Tout d’abord, il leur révèle sa divinité et sa mission, ce pourquoi il est venu. Mais il ne se révèle pas comme un dieu tout-puissant, plus fort comme tous, comme Zeus ou Poséidon, comme des dieux grecs. Il se compare à un grain de blé qui doit mourir pour fructifier : « si le grain de blé tombé en terre ne meurt pas, il reste seul ; mais s’il meurt, il porte beaucoup de fruit ». Il parle donc de sa mort. Il va souffrir et mourir sur la croix et le troisième jour, il ressuscitera. Lui, qui est venu célébrer la Pâque juive, il va faire sa Pâque. Le grain qui meurt, apporte du fruit, engendre de nouveaux grains. Dans cette optique, la mort n’est plus une tragédie. Elle devient une expérience vivifiante, qui donne la vie, qui donne du fruit.
La mort de Jésus est aussi le lieu de sa glorification. C’est une glorification paradoxale, car elle passe par la croix, par la mort. La gloire de Dieu se cache dans ce qui semble être son contraire : la croix, l’arbre de la mort, devient l’arbre de la vie ; Golgotha, le lieu de la malédiction, devient le lieu de la bénédiction, du salut ; le lieu de la haine devient le lieu où se révèle l’amour infini de Dieu pour nous. Le Dieu humble, le Dieu dépouillé, abaissé jusqu’au néant, le Dieu qui nous aime jusqu’au bout, il est glorifié sur la croix, et il embrasse l’univers entier par ses mains étendues. Nous sommes loin ici des dieux rusés des païens qui se battent entre eux pour acquérir un peu plus de pouvoir et dominer les autres.

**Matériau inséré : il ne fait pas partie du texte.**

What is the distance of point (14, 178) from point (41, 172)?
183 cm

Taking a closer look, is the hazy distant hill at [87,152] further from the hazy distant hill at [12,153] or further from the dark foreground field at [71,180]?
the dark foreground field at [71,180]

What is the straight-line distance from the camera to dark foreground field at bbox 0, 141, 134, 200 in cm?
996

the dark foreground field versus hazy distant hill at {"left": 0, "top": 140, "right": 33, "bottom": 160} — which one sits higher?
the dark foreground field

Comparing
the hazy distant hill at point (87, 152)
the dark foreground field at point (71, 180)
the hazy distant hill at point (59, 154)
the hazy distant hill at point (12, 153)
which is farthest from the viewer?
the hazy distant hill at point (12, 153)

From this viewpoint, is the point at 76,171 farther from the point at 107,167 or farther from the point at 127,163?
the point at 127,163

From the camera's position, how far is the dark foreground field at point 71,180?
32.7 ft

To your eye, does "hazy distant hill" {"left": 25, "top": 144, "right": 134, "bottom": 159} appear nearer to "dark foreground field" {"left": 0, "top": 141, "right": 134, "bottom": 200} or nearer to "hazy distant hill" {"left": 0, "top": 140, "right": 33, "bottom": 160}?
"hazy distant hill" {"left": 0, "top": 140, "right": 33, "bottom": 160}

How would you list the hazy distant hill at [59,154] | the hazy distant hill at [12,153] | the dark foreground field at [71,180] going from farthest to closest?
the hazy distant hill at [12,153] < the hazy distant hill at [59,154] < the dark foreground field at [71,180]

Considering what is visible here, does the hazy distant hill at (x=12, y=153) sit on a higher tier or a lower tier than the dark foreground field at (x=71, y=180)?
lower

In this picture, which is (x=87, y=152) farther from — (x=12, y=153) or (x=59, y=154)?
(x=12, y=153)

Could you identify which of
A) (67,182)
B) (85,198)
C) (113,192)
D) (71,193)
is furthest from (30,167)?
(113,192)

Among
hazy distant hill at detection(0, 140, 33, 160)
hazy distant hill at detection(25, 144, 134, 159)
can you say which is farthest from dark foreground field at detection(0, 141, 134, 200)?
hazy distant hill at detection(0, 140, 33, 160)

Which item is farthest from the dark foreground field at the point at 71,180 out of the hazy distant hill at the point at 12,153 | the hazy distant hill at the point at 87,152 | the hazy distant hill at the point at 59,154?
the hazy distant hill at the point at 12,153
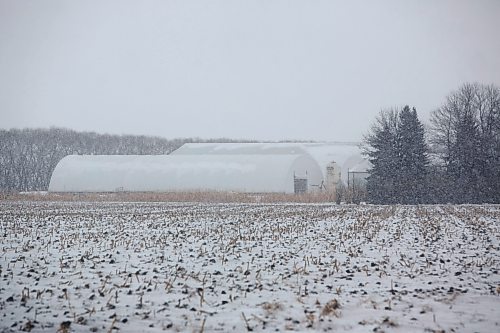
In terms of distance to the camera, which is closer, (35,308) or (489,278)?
(35,308)

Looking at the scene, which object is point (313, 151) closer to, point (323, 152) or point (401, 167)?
point (323, 152)

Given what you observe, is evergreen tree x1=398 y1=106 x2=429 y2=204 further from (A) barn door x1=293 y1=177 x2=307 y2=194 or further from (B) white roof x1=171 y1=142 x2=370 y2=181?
(B) white roof x1=171 y1=142 x2=370 y2=181

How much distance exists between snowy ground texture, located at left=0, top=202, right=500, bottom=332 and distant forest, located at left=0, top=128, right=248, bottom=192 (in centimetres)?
5882

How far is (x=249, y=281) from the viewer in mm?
9281

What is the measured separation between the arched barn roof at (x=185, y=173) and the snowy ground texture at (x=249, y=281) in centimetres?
3169

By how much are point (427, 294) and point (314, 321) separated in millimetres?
2477

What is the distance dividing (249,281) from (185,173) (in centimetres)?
4290

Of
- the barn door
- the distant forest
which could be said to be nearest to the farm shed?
the barn door

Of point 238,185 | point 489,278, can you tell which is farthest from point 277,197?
point 489,278

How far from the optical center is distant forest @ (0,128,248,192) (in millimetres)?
70688

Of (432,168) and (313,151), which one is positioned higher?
(313,151)

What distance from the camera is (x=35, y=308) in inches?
296

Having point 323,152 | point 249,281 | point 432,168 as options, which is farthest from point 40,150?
point 249,281

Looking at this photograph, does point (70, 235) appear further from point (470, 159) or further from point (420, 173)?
point (470, 159)
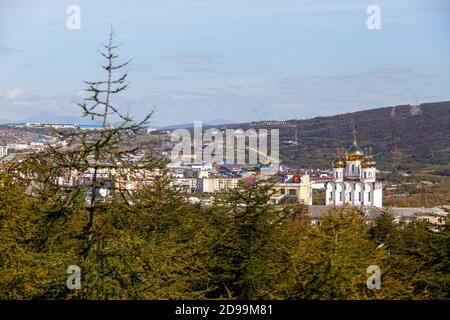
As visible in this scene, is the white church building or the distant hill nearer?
the white church building

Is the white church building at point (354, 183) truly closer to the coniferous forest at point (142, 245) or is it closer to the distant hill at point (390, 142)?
the coniferous forest at point (142, 245)

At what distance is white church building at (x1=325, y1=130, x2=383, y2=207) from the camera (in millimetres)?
72688

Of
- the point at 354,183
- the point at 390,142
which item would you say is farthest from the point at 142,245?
the point at 390,142

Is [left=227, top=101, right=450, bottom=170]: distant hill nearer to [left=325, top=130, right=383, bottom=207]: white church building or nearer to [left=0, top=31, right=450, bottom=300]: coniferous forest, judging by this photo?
[left=325, top=130, right=383, bottom=207]: white church building

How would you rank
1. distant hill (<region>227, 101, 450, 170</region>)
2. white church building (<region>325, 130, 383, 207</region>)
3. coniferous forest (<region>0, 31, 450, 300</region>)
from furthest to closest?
distant hill (<region>227, 101, 450, 170</region>) < white church building (<region>325, 130, 383, 207</region>) < coniferous forest (<region>0, 31, 450, 300</region>)

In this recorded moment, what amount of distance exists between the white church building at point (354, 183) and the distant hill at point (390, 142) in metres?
74.8

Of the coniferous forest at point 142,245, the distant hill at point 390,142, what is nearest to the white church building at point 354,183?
the coniferous forest at point 142,245

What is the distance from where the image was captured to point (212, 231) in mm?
15953

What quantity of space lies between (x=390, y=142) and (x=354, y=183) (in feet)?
344

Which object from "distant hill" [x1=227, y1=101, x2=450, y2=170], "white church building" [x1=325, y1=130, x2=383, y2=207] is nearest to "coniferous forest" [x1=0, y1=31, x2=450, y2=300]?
→ "white church building" [x1=325, y1=130, x2=383, y2=207]

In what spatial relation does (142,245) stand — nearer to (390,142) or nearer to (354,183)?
(354,183)

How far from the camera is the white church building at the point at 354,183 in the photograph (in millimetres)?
72688

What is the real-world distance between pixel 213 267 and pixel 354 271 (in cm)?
295

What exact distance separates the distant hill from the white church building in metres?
74.8
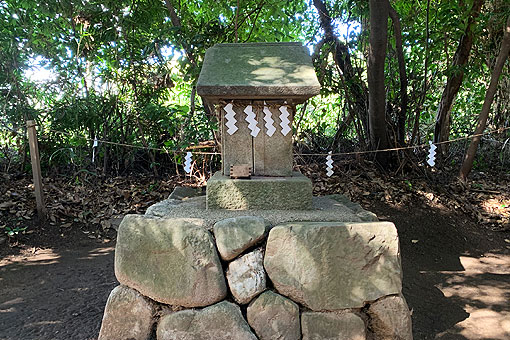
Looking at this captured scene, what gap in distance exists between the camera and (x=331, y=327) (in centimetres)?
225

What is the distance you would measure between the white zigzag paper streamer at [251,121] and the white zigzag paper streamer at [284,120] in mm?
185

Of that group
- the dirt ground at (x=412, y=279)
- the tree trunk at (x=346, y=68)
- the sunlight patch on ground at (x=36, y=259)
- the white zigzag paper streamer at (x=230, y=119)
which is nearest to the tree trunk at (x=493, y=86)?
the dirt ground at (x=412, y=279)

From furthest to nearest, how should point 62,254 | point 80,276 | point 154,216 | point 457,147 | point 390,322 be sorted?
1. point 457,147
2. point 62,254
3. point 80,276
4. point 154,216
5. point 390,322

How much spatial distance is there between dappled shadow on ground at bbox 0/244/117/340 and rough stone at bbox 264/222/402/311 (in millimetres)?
1452

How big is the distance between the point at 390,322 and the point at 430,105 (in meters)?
4.64

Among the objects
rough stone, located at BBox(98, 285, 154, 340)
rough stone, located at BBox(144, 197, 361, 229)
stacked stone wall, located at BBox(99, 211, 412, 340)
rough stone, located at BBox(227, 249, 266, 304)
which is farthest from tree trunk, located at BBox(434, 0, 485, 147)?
rough stone, located at BBox(98, 285, 154, 340)

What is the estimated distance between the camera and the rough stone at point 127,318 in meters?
2.30

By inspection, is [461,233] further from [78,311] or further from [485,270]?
[78,311]

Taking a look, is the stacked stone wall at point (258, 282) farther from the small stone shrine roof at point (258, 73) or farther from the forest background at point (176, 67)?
the forest background at point (176, 67)

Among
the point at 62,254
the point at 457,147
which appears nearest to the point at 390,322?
the point at 62,254

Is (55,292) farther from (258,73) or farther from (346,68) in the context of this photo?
(346,68)

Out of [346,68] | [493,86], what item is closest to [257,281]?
[346,68]

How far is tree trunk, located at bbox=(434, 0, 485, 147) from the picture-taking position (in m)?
5.02

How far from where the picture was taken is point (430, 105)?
594cm
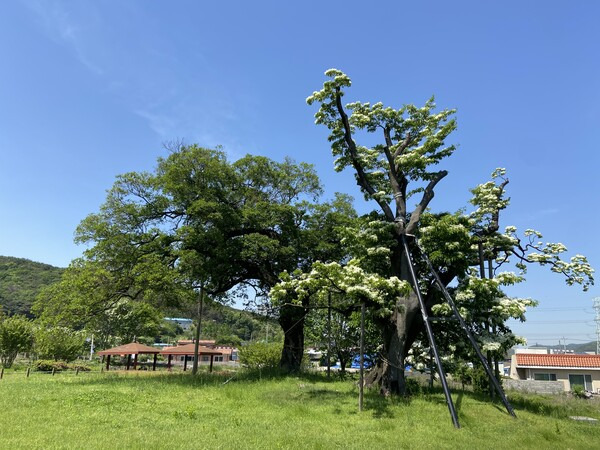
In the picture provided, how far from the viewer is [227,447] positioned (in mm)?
8383

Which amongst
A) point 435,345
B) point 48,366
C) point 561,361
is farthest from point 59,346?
point 561,361

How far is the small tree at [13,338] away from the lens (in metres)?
38.6

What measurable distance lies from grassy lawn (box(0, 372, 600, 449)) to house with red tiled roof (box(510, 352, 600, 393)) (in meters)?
28.7

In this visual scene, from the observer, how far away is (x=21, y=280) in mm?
111250

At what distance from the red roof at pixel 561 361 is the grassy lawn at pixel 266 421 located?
95.1 ft

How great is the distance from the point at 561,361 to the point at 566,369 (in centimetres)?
116

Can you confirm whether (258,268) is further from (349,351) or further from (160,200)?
(349,351)

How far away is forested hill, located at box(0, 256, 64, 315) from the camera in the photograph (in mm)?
91875

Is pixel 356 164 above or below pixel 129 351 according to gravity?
above

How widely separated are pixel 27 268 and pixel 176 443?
136464mm

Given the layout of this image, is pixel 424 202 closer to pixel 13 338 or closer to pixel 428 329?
pixel 428 329

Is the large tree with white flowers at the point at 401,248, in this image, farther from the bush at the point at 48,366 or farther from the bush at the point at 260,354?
the bush at the point at 48,366

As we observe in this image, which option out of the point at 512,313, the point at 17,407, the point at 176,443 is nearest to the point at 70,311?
the point at 17,407

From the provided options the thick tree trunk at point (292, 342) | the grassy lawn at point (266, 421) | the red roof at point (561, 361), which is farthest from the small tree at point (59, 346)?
the red roof at point (561, 361)
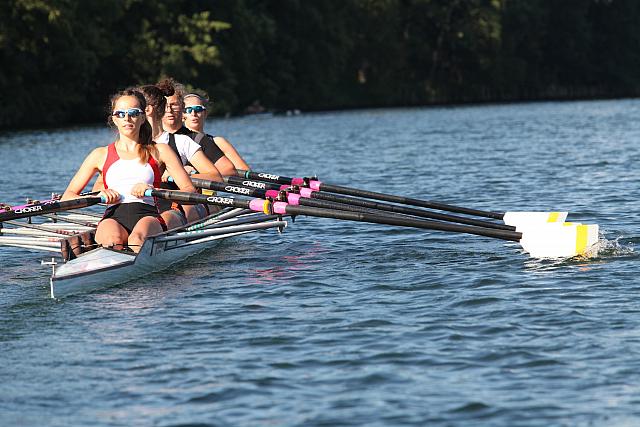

Jésus se révèle donc aux Grec comme Dieu qui se donne totalement, et qui, en se donnant, sauve tous les hommes. Il dit : « quand je serai élevé de terre, j’attirerai à moi tous les hommes ». Cela veut dire que tous les hommes, nous tous, nous sommes unis avec le Christ dans sa mort, dans sa résurrection, dans sa glorification. Comme le dit S. Athanase dans son Traité sur l’Incarnation du Verbe : « Il nous a emporté vers le ciel avec son propre corps » (n° 25). Nous avons une place qui nous attend dans le ciel.
La mort, elle peut nous faire peur, elle peut nous angoisser, comme elle l’a fait à Jésus (« Maintenant mon âme est bouleversée », littéralement « troublée »). La mort est un passage par la kénose, par un dépouillement, elle est l’expérience d’un « creux », mais le creux dans lequel le Père glorifie son nom, c’est-à-dire, il remplit totalement notre être de son amour inconditionnel, il nous libère du mal une fois pour l’éternité. Comme nous le promet Jésus : « Maintenant a lieu le jugement de ce monde ; maintenant le prince de ce monde va être jeté dehors ; et moi, quand je serai élevé de terre, j’attirerai à moi tous les hommes ».
Frères et sœurs, voir Jésus c’est croire en lui, et croire en lui c’est le recevoir dans la terre de notre cœur comme un grain de blé, le grain mourant et ressuscitant, le grain d’amour, pour qu’il donne du fruit, pour qu’il donne un sens à notre vie et à notre mort, pour que notre vie devienne le moisson. Il n’est jamais trop tard pour accueillir l’amour.